L'idée d'une telle réforme a parfois été avancée par quelques négociateurs paritaires, provenant aussi bien d'organisations patronales que de confédérations syndicales de salariés. Mais ils l'ont fait, le plus souvent, à titre individuel et sous un angle technique, et pas au nom de leur organisation. Une telle réforme bouleverserait les habitudes et, surtout, fragiliserait certains appareils politiques ou techniques qui vivent de l'activité de collecte.

Les élèves de l'ENA semblent avoir pris conscience de la dimension extrêmement politique du problème, puisqu'ils concluent que « la suppression du lien entre collecte et orientation des fonds justifie une réforme du financement des organisations syndicales et patronales. Une revalorisation du prélèvement opéré sur les collectes au bénéfice du Fongefor serait opportune, à défaut de conduire une réforme plus fondamentale : un financement public des organisations représentatives ». Cette conclusion, qui ne creuse pas plus le sujet, fait allusion au financement du paritarisme réalisé via un prélèvement de 0,75 % sur l'ensemble de l'argent collecté par les Opca (sauf ceux hors champ), et versé dans un fonds spécial, le Fongefor. Ce 0,75 % se scinde en deux parties. La moitié pour les cinq confédérations de salariés qui se la partagent à parité. L'autre moitié pour les trois syndicats d'employeurs : 57,5 % pour le Medef, 32,5 % pour la CGPME et 10 % pour l'UPA.

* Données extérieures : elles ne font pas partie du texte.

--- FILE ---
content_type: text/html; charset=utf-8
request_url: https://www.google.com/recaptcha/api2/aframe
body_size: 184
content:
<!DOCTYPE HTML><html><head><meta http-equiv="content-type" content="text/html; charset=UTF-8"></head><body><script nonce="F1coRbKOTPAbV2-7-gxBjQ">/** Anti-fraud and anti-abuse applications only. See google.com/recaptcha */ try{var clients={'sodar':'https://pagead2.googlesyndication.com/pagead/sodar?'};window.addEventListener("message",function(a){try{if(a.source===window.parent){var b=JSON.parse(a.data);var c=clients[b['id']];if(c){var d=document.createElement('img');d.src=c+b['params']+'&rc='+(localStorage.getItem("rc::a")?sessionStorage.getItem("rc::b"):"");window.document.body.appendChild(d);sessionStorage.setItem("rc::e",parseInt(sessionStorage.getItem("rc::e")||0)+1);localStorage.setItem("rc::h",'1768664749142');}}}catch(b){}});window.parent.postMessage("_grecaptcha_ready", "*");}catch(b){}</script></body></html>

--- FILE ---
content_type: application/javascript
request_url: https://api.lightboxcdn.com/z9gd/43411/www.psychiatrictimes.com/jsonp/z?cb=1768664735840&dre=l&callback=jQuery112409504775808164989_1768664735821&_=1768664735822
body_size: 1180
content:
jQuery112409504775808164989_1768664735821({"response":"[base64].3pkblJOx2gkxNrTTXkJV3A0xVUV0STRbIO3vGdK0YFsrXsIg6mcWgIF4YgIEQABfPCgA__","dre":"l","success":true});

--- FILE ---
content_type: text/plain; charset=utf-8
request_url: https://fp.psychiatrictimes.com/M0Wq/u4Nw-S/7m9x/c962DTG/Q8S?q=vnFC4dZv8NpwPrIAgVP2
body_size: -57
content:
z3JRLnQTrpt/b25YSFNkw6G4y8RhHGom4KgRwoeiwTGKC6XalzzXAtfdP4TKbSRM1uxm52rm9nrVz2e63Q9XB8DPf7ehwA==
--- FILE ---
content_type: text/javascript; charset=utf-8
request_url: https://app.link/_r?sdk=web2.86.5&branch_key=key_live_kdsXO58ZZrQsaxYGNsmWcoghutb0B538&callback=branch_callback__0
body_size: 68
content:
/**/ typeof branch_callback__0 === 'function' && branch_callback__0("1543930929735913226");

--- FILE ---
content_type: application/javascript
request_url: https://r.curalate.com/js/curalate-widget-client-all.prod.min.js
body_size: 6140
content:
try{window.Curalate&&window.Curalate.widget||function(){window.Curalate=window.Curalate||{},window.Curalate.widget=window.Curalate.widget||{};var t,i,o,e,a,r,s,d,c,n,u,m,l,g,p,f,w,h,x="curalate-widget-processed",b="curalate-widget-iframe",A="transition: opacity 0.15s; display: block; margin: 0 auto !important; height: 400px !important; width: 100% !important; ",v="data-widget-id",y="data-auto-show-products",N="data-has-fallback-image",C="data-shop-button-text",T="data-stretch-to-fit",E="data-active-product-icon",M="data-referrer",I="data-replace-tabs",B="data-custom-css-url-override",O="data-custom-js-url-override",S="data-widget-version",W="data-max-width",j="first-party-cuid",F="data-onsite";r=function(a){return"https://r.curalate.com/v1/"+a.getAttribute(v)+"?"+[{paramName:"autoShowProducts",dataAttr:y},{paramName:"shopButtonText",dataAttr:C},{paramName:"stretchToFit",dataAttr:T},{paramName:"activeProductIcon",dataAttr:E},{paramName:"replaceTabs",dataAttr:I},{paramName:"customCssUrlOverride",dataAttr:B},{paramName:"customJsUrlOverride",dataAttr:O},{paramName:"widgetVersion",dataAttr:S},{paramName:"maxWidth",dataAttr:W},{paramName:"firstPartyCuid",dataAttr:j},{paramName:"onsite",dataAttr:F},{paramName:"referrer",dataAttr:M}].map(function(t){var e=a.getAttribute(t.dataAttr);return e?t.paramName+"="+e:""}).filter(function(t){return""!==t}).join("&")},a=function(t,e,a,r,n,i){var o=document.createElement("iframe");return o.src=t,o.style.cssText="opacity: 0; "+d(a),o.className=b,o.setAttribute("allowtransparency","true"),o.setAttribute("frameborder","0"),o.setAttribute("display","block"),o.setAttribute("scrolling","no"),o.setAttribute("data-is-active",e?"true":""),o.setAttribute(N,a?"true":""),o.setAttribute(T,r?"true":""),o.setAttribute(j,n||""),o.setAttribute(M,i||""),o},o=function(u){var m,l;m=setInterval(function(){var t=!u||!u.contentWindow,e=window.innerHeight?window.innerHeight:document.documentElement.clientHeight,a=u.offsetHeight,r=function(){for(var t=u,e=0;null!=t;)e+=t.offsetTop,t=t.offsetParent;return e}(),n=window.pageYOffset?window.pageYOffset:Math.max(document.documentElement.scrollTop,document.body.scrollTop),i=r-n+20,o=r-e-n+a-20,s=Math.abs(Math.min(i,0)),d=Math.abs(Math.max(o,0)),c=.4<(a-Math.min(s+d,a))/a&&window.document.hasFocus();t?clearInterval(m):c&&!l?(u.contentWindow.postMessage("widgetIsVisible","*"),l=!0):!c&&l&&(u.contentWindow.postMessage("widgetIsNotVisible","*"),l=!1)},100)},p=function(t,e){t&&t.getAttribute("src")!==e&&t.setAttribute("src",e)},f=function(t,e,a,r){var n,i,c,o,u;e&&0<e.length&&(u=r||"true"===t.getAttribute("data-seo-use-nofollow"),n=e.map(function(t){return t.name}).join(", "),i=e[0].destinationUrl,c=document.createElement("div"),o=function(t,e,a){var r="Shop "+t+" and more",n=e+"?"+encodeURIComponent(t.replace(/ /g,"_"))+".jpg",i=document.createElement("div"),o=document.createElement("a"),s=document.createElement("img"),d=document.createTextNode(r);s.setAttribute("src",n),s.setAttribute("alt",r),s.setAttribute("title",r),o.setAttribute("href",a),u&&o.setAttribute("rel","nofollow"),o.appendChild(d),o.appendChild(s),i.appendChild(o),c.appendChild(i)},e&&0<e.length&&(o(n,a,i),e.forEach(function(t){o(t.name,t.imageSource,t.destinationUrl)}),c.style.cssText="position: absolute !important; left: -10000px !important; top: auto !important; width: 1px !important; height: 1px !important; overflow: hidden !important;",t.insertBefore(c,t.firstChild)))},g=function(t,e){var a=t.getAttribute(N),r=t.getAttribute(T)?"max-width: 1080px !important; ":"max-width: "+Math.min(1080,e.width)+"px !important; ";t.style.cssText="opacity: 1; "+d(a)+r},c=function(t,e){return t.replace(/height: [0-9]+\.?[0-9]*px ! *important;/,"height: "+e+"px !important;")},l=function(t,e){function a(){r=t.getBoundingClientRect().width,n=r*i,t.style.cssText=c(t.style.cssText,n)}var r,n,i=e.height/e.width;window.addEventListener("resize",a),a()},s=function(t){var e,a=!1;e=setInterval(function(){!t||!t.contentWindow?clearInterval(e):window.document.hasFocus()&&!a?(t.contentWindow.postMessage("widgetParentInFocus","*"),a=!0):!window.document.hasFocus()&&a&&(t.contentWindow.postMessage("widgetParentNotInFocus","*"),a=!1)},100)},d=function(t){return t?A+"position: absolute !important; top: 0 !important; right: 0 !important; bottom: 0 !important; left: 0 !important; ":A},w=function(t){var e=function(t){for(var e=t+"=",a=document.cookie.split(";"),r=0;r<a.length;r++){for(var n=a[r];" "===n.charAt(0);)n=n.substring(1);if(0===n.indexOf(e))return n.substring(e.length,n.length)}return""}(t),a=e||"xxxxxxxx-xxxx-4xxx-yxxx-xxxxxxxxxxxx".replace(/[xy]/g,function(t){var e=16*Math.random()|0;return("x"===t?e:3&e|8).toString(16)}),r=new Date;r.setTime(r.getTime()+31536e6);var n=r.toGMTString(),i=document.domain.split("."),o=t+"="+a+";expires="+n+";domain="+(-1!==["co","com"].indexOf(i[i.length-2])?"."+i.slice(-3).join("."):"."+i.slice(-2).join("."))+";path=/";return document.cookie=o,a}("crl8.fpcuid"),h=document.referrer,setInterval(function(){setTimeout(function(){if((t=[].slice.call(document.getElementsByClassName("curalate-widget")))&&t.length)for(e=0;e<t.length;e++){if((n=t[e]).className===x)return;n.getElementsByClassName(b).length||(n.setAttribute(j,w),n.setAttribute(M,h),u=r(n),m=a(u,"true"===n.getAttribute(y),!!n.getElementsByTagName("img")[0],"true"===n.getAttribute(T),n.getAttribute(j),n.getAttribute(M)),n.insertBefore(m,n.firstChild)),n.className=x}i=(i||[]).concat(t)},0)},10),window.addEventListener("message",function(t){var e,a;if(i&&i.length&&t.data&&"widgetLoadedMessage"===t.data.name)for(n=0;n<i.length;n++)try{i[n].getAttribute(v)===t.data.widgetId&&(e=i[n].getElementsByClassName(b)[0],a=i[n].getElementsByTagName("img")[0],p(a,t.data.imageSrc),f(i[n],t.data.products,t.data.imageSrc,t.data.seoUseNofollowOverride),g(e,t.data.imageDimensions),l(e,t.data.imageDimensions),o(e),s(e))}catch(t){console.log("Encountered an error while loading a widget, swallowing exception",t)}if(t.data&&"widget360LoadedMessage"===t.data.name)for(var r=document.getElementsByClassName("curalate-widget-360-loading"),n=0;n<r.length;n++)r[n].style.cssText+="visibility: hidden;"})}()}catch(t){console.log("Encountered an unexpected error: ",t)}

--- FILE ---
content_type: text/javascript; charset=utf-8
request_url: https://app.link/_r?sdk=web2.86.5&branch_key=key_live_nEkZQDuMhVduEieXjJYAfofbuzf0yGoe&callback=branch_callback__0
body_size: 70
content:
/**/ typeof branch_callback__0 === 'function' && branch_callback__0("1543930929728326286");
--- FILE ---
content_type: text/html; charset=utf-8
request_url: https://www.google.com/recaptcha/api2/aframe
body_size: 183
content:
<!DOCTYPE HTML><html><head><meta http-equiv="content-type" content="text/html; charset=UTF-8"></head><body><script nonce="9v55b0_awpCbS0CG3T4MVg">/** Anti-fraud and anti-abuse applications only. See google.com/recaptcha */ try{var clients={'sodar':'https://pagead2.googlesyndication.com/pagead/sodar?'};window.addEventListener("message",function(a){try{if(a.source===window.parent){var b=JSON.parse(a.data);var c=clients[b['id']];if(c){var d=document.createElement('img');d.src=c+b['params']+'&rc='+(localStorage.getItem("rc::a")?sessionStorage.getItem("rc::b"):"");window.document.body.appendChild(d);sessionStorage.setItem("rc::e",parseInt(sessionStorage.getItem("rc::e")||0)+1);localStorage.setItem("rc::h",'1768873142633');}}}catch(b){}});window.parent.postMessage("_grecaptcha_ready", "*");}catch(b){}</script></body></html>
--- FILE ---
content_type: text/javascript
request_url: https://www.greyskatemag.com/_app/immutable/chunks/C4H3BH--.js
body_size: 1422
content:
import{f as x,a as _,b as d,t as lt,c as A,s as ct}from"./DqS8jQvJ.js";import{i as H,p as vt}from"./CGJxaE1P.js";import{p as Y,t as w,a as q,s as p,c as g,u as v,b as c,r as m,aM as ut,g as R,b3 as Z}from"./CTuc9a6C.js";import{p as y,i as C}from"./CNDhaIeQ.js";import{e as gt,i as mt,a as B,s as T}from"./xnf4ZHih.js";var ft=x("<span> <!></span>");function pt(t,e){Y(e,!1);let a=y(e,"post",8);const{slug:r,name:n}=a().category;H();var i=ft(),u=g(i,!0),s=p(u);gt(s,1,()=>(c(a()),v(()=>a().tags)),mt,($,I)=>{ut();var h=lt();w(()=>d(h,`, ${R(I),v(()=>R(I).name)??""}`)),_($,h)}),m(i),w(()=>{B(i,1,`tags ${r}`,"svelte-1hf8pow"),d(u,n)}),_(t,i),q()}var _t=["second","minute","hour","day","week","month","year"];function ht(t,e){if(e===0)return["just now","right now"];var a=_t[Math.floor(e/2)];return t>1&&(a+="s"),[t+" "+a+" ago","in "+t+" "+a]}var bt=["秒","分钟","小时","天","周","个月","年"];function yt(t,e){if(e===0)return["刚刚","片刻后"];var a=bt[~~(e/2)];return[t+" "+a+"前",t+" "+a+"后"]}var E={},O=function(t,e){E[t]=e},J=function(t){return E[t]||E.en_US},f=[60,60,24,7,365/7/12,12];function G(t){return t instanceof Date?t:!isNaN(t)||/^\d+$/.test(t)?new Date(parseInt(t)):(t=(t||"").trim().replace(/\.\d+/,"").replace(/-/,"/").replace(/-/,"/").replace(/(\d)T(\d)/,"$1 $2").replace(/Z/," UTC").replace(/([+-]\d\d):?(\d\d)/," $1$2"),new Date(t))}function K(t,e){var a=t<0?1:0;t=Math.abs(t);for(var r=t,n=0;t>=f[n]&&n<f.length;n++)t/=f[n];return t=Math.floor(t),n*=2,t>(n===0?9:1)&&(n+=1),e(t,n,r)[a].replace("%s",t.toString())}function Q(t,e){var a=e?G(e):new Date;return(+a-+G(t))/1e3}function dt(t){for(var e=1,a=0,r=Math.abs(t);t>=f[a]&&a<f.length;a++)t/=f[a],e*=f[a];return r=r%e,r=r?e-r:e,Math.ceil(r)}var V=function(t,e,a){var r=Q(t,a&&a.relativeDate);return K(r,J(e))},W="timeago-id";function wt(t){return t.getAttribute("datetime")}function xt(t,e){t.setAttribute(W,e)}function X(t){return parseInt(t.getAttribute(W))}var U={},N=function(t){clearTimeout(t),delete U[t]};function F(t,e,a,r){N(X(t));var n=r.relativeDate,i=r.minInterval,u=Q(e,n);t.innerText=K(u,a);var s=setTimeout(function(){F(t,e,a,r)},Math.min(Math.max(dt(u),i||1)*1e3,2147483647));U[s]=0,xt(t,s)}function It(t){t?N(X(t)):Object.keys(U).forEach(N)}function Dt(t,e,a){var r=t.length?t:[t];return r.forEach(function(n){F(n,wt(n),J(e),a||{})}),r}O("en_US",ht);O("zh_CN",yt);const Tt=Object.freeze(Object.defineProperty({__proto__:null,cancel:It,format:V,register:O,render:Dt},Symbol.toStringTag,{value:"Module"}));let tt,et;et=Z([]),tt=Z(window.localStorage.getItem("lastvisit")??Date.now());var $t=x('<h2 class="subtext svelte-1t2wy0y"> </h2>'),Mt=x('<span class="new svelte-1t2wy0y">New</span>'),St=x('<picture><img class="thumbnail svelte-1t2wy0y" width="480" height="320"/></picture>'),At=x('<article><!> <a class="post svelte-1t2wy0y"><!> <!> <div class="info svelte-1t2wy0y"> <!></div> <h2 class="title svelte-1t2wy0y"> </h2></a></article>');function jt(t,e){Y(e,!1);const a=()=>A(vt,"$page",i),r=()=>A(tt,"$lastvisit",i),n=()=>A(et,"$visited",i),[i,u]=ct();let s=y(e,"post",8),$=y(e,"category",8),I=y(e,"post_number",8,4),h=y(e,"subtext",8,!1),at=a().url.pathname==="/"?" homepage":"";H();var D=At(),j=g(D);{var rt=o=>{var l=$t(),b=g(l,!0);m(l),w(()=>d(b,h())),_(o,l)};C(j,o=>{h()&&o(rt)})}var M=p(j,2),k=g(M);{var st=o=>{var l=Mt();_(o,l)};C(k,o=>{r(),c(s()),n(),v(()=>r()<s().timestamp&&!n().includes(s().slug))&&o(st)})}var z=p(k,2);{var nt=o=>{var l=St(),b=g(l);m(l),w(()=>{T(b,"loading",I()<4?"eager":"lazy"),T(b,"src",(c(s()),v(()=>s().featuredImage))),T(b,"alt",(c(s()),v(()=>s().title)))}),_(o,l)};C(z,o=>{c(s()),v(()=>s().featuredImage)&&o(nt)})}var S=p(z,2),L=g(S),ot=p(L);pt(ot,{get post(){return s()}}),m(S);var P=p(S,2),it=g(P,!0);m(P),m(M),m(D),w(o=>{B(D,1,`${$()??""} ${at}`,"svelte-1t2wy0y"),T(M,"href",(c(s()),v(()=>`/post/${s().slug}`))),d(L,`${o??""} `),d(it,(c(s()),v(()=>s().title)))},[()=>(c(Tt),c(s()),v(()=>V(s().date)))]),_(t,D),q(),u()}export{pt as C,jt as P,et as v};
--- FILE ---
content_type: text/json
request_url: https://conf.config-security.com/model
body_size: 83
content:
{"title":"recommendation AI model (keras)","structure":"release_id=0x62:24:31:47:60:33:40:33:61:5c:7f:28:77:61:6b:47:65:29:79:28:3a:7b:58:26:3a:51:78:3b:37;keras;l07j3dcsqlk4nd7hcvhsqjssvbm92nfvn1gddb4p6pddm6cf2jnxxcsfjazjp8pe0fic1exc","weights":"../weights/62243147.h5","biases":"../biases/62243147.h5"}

A défaut d'un financement public des organisations représentatives, assuré par le budget de la Nation, donc par l'impôt, ce qui nécessiterait un minimum de débat public, les élèves de l'ENA proposent de financer, par le Fongefor, ce que les organisations représentatives perdraient du fait de cette réforme.

Tout comme pour la réforme "soft" du système de collecte, la direction de l'Ecole nationale d'administration précise bien, sur son site Internet, sur lequel on peut retrouver l'ensemble des contributions des élèves de la promotion 2001-2003, que ces propositions n'engagent en rien l'école, mais uniquement les élèves.